_TRECHO FORNECIDO_.
################

Karolinne França Mendes
Sergianny Pereira da Silva

Sumário: 1 Introdução. 2 A situação do Judiciário brasileiro. 3 A pluralidade e a comunidade. 4 A Mediação. 5 Os obstáculos para o reconhecimento da mediação. 6 O advogado: contra ou a favor da mediação. 7 A importância do mediador. 8 A mediação e o Maranhão. Conclusão. Referências.

RESUMO
Apresenta-se nesta exposição considerações acerca da mediação comunitária, observada como um meio alternativo de composição de conflitos e que por objetivar a resolução de litigiosidades e a pacificação social mediante seus mecanismos alternativos de soluções pautadas no diálogo, poderia auxiliar no descongestionamento recorrente do Judiciário. Contudo, na prática, a mediação encontra sérios obstáculos para o desenvolvimento, ampliação e efetiva atuação, dentre eles a própria mentalidade demandista e postura advesarial adotada pelos agentes do Direito e pela sociedade. Intenta-se salientar a importância da função do mediador, que embora encontre oponência a sua atuação, exercer uma atividade de difícil concretização, mas que é essencial para se permite um acesso mais amplo à justiça.

################

_REGISTROS DO CONJUNTO_.
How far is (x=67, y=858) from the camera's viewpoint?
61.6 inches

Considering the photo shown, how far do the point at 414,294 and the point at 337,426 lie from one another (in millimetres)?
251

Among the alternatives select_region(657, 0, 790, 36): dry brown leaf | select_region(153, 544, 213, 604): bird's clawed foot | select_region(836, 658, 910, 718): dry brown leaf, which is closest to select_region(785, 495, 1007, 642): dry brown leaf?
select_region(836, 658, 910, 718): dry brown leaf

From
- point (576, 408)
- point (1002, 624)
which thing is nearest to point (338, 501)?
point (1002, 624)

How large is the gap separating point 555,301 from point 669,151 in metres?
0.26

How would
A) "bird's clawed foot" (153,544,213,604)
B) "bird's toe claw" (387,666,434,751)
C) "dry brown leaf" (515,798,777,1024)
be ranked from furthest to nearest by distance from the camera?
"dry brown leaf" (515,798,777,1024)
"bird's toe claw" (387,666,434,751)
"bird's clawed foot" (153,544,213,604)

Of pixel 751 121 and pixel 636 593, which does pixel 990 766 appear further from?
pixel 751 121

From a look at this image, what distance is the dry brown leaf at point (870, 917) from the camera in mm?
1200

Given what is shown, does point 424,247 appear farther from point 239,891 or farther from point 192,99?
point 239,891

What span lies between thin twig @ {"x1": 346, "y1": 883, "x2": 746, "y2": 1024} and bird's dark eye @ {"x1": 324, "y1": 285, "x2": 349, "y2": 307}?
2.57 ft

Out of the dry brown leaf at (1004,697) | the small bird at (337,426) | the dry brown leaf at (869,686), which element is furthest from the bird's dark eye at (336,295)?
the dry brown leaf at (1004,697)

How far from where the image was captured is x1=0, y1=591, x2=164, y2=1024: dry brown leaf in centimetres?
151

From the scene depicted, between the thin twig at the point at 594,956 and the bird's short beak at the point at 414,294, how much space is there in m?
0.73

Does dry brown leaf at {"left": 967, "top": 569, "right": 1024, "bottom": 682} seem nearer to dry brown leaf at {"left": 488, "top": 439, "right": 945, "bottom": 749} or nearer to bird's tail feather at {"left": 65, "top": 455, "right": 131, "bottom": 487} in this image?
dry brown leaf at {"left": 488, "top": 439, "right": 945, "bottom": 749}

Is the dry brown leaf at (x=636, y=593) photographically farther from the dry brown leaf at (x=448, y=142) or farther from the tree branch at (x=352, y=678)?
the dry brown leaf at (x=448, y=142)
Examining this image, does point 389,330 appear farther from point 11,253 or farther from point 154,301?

################

_REQUISITOS DO EXERCÍCIO_.
1. Indique se cada afirmação a seguir está de acordo com o trecho, respondendo sim ou não e citando literalmente as palavras do trecho que decidem a resposta. (a) A mediação comunitária é vista como um meio alternativo de composição de conflitos. (b) Na prática, a mediação se desenvolve sem enfrentar obstáculos. (c) A atuação do mediador não encontra nenhuma oposição.
2. Copie do trecho a parte entre "Karolinne França Mendes" e "Maranhão. Conclusão. Referências.", inclusive.
Os registros não têm relação com o trecho.

_RESPOSTAS POR TAREFA_.
1.
(a) Sim: "observada como um meio alternativo de composição de conflitos".
(b) Não: "na prática, a mediação encontra sérios obstáculos para o desenvolvimento, ampliação e efetiva atuação".
(c) Não: "embora encontre oponência a sua atuação".

2.
Karolinne França Mendes
Sergianny Pereira da Silva

Sumário: 1 Introdução. 2 A situação do Judiciário brasileiro. 3 A pluralidade e a comunidade. 4 A Mediação. 5 Os obstáculos para o reconhecimento da mediação. 6 O advogado: contra ou a favor da mediação. 7 A importância do mediador. 8 A mediação e o Maranhão. Conclusão. Referências.